In 2017, the federal government announced a set of strict mortgage qualification rules including the much-talked about, and often-debated, stress test. Implemented for federally regulated lenders, the stress test was created to help alleviate overheating housing markets and reduce risky borrowing practices by protecting consumers should interest rates rise.  

 

Simply put, a stress test requires borrowers to qualify for a mortgage at a higher interest rate than the actual rate they would be paying. While the intention of the federal guideline seemed sound, the adverse effects have resulted in reduced borrowing capacity – pricing many would-be buyers out of the marketplace, particularly first-time homebuyers.  

 

In addition, existing mortgage holders have also been affected. At the time of renewal, the only way to avoid facing the stress test is if, and only if, borrowers maintain their mortgage with their current lender. If, however, they wanted to move their mortgage to a different lender, one that was offering a better rate for example, they would be forced to qualify using the stress test. This has cast a shadow of doubt on the government’s intention of promoting consumer choice and competition by forcing many people to stay with their current lender, even if a better option existed elsewhere.

 

Since its implementation, mortgage and housing industry groups have been advocating for a review of the stress test, citing its severity has had a negative effect on homebuyer ability. This, in turn, has resulted in a decline in overall housing activity and a slowdown in the Canadian economy.  While acknowledging that some form of stress testing should exist, the overarching sentiment from industry is that its negative impacts have eclipsed its intended purpose.  

 

A step in the right direction

Despite the collective call for change, the federal government has been opposed to any type of stress test review.
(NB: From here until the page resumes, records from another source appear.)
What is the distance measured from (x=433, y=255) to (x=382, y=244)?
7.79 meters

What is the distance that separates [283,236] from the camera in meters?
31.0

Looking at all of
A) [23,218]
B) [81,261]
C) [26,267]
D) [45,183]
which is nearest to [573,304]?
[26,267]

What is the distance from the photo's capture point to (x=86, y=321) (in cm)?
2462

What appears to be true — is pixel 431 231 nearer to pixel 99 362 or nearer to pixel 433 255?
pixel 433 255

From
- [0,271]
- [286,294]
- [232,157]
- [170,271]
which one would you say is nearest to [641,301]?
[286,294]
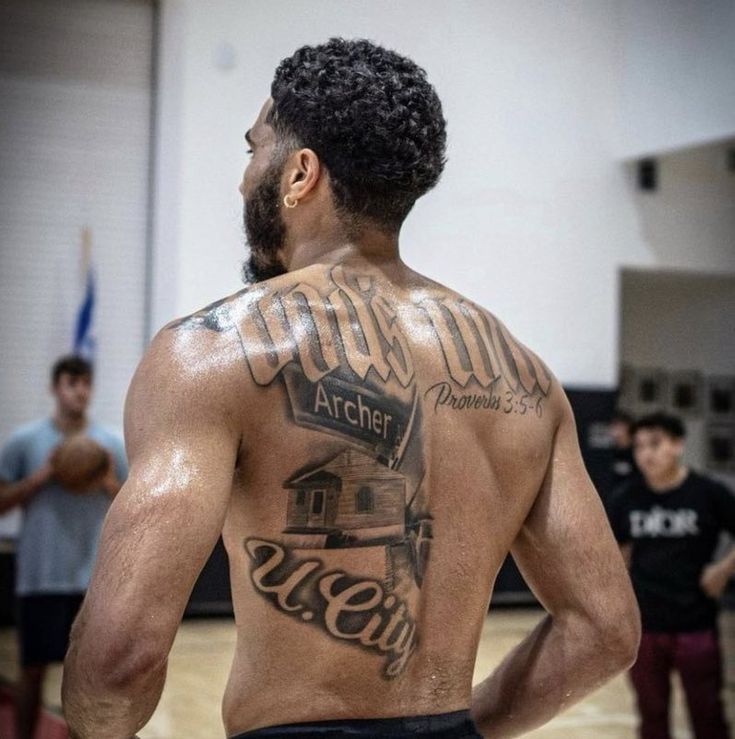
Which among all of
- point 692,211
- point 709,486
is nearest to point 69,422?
point 709,486

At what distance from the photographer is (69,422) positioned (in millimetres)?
5156

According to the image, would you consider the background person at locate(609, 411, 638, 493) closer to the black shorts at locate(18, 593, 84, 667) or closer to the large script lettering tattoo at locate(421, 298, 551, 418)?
the black shorts at locate(18, 593, 84, 667)

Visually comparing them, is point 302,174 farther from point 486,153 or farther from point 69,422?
point 486,153

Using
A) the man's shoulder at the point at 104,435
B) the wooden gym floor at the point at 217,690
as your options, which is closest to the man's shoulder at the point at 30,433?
the man's shoulder at the point at 104,435

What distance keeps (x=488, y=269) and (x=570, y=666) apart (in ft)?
26.9

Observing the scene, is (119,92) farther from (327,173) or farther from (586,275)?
(327,173)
That is, up until now. In December 2019, after parliament convened following the federal election, and perhaps as a result of a minority government, Prime Minister Justin Trudeau indicated that one of his priorities for his minister of finance, Bill Morneau, was to “review and consider recommendations from financial agencies related to making the borrower stress test more dynamic.” 

 

While it remains to be seen whether any significant modifications will be made, industry groups view the willingness of policymakers as a step in the right direction. The stress test has been worsening housing supply and making homes even more unaffordable, so the need for a thorough and meaningful review couldn’t have come soon enough. 

 

As an aside, the Conservative Party of Canada, in its pre-election platform, announced it was committed to addressing the mortgage stress test issue. As a result, any possible changes put forth by the Liberals will likely not be faced with opposition.   

 

Among minister Morneau’s mandate for implementing the government’s fiscal plan includes a continued investment in “people and in the things that give people a better quality of life”. Owning a home can be described as one of life’s most significant achievements and actually helps define our quality of life – they go hand in hand. As such, helping not hindering Canadian consumers to become homeowners should always be a priority for government decisionmakers.